Vasan Bala, interviewé par Le Mag Cinéma à ce sujet, explique: « Le film est en effet très autobiographique. Toutes ces VHS que Surya regarde compulsivement, ce sont les films dont je me nourrissais étant enfant. Mais l’aspect le plus autobiographique est la relation entre Surya enfant et son grand-père, qui est aussi son mentor et celui qui lui permet de faire ce que son père ne lui autorise pas. C’est la même relation que j’avais avec mon grand-père. Bienveillant, et à l’écoute. J’ai essayé de retranscrire cette relation dans le film. »

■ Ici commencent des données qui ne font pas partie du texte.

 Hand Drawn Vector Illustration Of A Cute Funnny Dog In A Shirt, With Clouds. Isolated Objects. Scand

Le film est souvent drôle, coloré, foutraque, et filme Mumbai d’une manière assez inédite. Si les occidentaux aiment souvent la dépeindre comme le théâtre à ciel ouvert de la misère, et que Bollywood la magnifie de façon exagérée, Vasan Bala trouve un juste milieu pour filmer la ville telle qu’elle est: « J’ai filmé Mumbai dans des quartiers très populaires, ceux où les gens vivent, ceux où j’ai pu grandir, qu’on ne montre que rarement dans le cinéma indien. » Ce choix participe beaucoup à démarquer un peu plus le film de ce qui se fait habituellement en Inde. Et la ville, bruyante, folle, est en parfaite adéquation avec le film.
« The man who feels no pain » n’est pas exempt de défauts, loin de là (un film plus court, une histoire moins éparpillée et des personnages plus étoffés auraient sans doute permis au film d’être bien plus intéressant), mais il faut saluer la démarche de faire un film aussi barré, aussi pop, avec des références qui vont des films de la Shaw Brothers, ceux de Jackie Chan et de Bruce Lee, et aussi le meilleur du cinéma indien plus ancien (« Sholay« ), dans un cinéma indien souvent très classique.

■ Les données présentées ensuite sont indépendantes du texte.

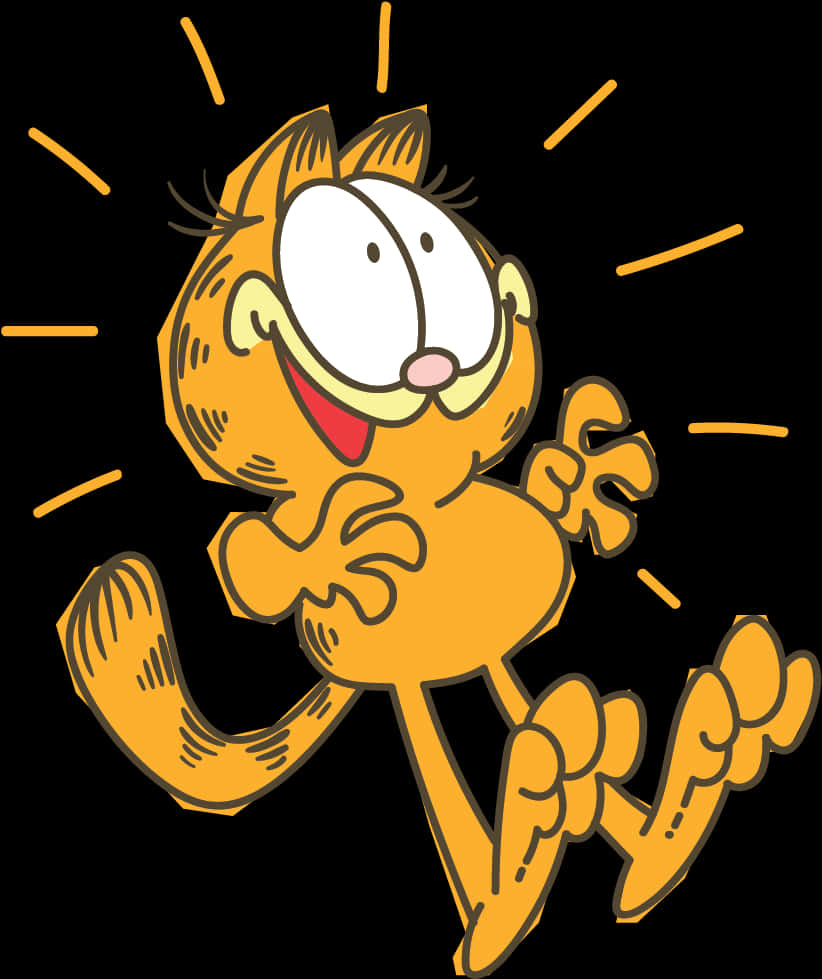 Happy Garfield Cartoon Illustration PNG with transparent background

Les scènes de combat sont mises en scène d’une manière bien différente de ce que Bollywood propose habituellement. Vasan Bala nous raconte que c’est « en voyant des vidéos sur Youtube d’Eric Jacobus et de Dennis Ruel, deux cascadeurs, qu’il a voulu les embaucher pour mettre en place les chorégraphies des combats. Nous avions à coeur d’avoir des vraies scènes de combat, sans trucages. » Le choix est gagnant. Les combats sont brutaux, spectaculaires, et Bala laisse tourner sa caméra, évitant de recourir à un montage épileptique qui permettrait de tricher les coups. Cela rappelle parfois le meilleur de Jackie Chan à sa grande époque. Il faut à ce titre saluer la performance d’Abhimanyu Dassani, qui explique: « Je me suis entrainé intensivement pendant huit mois, en travaillant ma souplesse et en apprenant intensivement le kung-fu. Je n’étais pas combattant à la base mais je voulais que les combats soient impressionnants. » Objectif accompli haut la main.

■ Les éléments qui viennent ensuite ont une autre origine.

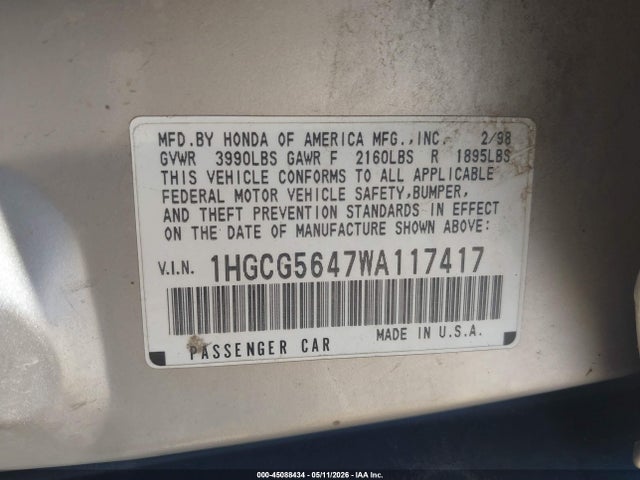 Auction sale of the 1998 Honda Accord Lx, vin: 1HGCG5647WA117417, lot number: 45088434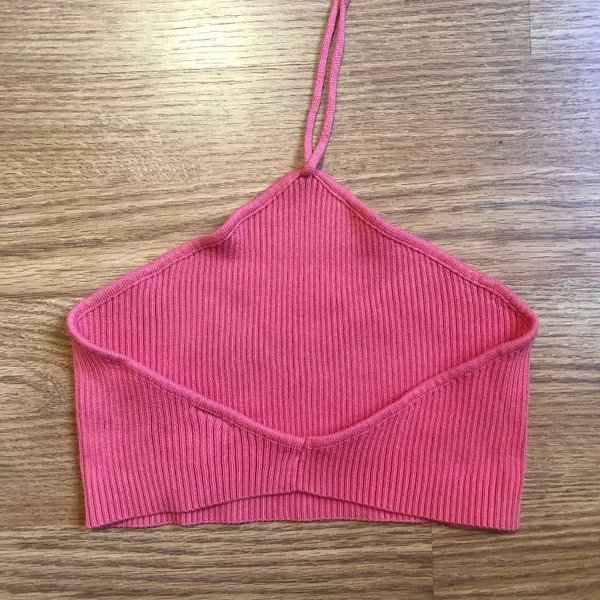 bright coral pink halter top - Image 2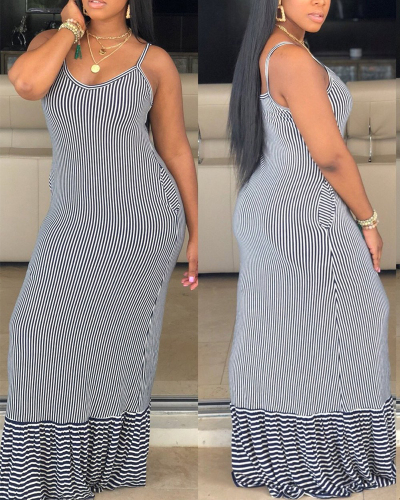 Hot Style Floor-Length Dress With Suspends And Stripes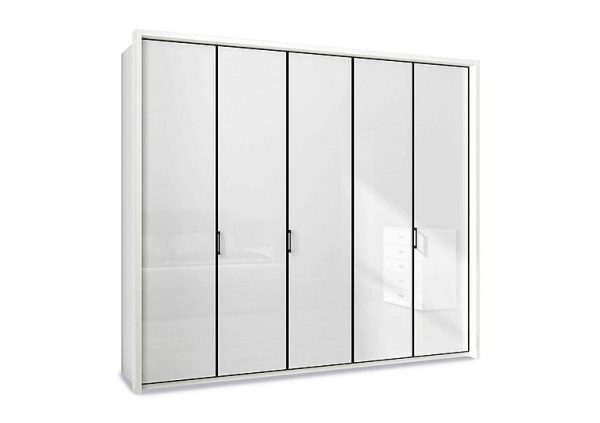 Wiemann  Dallas 257cm 5 Door Hinged Glass Wardrobe | Bed Sava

On reconnaît chez Vasan Bala une patte qui pourrait nous rappeler celle d’Edgard Wright (avec « Scott Pilgrim » notamment), ou même Tarantino, toute proportions gardées, dans cet art de se nourrir de ses références pour créer quelque chose d’inédit. « The man who feels no pain » est le second film de Vasan Bala, et est séduisant. Son premier, « Peddlers« , avait déjà été présenté au TIFF en 2012. On prend d’ores et déjà rendez-vous pour la suite, en espérant des films tout aussi barrés.